Back in Ulgorprog Mulrox had spent so much time worrying that people would associate him with Yahgurkin. Mistake his eccentricity with hers. Now he knew he was nothing like her. Yahgurkin had traveled all this way, not for herself but because she had sensed someone needed her help. Batty, absentminded Yahgurkin. Mulrox had always railed against Groxor’s selfishness and bravado, but if there were anyone he was in danger of becoming, it was the ogre who had abandoned them at the first opportunity.

  Mulrox dug in his pack and pulled out his notebook. He flipped through the pages, running his hands over the markings and trying to listen for that inner voice inside of him, to let it pour out onto the paper, but the lines swarmed blurrily in front of his eyes. There was nothing he could say here that would make things better. He closed the notebook and set it beside him.

  The heaviness that had settled in his stomach like an irate cat tightened its hold.

  He turned back to his pack, digging out the old sock in which he had wrapped the two figurines from his mobile. Mulrox unwrapped them now and held them up––the sheep in one hand, the cedar waxwing in the other. He felt the grainy weight of them in his palms and took a deep breath. He would have to be better.

  The dream had told him to go home. He had been so caught up in his own concerns that he had taken her literally. Of course Tabiyeh hadn’t meant go home. It was simpler than that. He needed to return to who he had once been, back to the start. Before all the teasing and mocking. Before he had become the shadow that lurked behind the others. Before they had left.

  Mulrox wasn’t sure if he could. He’d been hiding for so long, trying to be someone else. But for the first time, he was a part of something. He’d spent the whole journey trying to tear the group apart, but it hadn’t mattered. They had stayed. Tabiyeh believed in him. Yahgurkin and Geraldine believed in him. The malcognitos had wanted to believe.
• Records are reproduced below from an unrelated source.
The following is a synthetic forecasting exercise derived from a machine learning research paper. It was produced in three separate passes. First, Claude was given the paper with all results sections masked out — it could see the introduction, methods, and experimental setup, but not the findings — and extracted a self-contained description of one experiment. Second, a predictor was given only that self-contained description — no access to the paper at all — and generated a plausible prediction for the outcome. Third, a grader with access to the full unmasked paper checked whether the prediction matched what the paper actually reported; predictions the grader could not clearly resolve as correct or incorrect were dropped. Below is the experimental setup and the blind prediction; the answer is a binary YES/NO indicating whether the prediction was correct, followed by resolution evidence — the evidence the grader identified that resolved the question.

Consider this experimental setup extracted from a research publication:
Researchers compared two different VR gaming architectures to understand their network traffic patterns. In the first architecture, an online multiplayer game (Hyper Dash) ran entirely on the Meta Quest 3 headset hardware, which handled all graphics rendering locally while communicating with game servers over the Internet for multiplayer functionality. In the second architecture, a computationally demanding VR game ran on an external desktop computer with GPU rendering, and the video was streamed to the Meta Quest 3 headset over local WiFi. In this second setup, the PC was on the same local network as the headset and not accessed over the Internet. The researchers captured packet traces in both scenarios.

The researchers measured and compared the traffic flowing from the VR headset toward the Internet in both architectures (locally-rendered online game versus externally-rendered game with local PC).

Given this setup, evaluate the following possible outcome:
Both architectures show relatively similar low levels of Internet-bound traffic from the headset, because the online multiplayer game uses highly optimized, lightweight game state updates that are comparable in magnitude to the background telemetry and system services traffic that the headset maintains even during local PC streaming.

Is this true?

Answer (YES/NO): YES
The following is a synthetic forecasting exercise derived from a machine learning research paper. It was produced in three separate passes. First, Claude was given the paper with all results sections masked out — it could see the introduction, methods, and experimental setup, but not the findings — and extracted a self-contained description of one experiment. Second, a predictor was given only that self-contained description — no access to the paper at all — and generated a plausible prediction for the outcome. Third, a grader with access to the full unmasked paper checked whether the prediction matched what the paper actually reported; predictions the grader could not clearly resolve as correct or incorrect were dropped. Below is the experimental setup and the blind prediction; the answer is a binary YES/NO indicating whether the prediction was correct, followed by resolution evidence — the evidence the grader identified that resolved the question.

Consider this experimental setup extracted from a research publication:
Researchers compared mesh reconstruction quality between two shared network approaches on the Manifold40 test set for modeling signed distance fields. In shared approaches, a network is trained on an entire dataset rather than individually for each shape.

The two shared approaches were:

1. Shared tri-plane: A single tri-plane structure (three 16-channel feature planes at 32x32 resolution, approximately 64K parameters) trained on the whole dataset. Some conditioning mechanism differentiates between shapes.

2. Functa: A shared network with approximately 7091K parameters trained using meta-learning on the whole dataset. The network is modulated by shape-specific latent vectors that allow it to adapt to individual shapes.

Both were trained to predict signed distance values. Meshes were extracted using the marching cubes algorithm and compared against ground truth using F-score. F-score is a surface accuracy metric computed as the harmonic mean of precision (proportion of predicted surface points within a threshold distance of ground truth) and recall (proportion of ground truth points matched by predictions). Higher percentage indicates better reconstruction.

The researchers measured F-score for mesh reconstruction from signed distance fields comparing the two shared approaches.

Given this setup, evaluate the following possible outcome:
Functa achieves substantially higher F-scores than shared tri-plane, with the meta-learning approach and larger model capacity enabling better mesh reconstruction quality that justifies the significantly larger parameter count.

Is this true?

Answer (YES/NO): NO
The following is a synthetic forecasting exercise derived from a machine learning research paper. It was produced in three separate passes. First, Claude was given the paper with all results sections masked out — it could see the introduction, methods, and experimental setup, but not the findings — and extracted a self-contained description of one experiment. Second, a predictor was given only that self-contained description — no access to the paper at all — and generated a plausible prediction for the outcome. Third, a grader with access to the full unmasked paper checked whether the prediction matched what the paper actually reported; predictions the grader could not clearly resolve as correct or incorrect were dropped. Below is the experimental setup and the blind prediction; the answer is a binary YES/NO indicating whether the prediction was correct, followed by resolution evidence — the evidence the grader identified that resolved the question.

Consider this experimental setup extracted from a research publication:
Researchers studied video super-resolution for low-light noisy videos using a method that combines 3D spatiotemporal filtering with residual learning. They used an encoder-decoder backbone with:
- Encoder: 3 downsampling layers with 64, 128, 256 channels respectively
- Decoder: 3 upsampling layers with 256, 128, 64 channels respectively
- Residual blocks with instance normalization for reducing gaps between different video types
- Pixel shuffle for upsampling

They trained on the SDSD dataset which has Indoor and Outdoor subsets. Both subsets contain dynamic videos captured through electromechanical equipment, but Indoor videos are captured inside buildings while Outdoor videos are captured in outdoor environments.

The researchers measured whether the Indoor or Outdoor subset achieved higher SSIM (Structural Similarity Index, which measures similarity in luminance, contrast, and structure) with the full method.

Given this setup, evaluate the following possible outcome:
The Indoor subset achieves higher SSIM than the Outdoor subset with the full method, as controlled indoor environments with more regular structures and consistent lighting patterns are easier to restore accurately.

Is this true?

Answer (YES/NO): YES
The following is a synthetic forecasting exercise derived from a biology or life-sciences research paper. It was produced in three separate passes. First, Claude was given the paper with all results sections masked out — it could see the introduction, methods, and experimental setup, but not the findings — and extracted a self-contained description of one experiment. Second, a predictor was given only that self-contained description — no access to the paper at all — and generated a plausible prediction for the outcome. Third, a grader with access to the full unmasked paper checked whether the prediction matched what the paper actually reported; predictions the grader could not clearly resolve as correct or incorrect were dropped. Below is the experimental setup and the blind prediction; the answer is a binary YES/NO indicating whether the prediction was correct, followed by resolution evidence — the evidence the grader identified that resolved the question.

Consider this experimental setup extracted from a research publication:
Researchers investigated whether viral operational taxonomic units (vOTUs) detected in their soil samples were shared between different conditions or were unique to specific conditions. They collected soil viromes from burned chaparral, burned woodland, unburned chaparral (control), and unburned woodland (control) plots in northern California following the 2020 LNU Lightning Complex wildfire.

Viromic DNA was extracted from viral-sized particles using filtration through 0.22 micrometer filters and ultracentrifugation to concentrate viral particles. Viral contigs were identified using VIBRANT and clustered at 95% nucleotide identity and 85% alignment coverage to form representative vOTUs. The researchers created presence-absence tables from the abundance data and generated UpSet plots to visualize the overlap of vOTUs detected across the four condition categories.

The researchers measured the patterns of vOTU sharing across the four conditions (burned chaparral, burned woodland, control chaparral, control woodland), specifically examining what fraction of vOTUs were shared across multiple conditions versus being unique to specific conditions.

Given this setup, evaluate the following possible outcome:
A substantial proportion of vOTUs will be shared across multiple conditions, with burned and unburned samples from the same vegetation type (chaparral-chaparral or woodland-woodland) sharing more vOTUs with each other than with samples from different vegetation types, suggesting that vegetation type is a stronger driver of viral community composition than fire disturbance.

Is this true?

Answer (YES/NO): NO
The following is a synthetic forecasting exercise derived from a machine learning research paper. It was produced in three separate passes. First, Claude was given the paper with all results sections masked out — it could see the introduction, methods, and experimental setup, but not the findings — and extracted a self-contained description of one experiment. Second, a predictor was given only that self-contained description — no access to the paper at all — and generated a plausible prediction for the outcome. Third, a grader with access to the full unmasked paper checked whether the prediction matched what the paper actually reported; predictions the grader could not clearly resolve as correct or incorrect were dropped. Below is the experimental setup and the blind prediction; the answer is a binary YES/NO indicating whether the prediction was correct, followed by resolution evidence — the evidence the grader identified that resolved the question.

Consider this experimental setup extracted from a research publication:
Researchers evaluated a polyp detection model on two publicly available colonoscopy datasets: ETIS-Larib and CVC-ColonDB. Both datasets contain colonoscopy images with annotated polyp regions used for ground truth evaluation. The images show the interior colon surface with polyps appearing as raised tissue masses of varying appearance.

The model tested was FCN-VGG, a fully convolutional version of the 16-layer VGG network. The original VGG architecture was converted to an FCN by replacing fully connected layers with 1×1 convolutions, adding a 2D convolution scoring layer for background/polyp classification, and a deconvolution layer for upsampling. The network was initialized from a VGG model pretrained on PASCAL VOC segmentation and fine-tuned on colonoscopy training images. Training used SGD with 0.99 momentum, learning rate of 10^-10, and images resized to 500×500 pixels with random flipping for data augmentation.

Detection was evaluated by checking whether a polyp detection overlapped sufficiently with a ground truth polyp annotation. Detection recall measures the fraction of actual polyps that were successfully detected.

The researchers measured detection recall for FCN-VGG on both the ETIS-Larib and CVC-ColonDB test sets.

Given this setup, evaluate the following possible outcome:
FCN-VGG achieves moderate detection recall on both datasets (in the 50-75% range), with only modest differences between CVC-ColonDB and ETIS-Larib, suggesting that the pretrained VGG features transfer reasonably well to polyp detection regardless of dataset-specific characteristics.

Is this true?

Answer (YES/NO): NO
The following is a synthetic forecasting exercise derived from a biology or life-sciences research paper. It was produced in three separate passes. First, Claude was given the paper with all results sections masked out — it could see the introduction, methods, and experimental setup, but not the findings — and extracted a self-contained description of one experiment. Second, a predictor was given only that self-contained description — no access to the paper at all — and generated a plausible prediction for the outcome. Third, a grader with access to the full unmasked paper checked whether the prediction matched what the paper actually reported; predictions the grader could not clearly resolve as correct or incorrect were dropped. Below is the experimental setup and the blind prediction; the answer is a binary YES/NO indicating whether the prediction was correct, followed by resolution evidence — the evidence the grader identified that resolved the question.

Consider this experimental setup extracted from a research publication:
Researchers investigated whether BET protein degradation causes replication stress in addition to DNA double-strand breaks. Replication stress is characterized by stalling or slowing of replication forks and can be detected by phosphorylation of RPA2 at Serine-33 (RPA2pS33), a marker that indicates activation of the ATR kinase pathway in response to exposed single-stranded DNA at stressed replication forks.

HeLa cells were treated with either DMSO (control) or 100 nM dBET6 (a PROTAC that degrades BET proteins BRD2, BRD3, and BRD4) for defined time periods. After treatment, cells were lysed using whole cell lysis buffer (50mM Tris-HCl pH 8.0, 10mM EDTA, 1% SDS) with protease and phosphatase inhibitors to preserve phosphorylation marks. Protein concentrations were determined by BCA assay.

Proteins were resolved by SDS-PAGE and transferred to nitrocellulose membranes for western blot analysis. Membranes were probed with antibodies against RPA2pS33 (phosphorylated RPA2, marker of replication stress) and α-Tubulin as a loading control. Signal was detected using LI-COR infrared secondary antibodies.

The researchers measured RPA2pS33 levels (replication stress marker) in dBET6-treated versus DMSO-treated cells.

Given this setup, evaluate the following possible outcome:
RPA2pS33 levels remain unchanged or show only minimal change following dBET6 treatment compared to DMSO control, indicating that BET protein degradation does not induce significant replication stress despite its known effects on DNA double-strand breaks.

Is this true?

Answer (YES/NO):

  If he stayed, he could fail. He’d be putting Geraldine and Yahgurkin at risk. The Vaccus might turn him and the malcognitos into dendrools. He’d never make it back in time for the Behemoth, and he’d lose his house to Griselda for sure. But what was the alternative? Wait for the sheep to come find them and stomp them to bits? Sacrifice Yvwi and Tree-with-frog-legs and Toad-springs-eternal and all the others? It didn’t matter that the portal was gone. Mulrox couldn’t leave them. They were his ideas. His friends. With Groxor gone, there were no more excuses.

  Mulrox knew he wasn’t who he needed to be to defeat the Vaccus—the well of creativity and inventiveness was not there—but for the first time, Mulrox was able to admit that he wanted to be. He wanted to be the malcognitos’ hero.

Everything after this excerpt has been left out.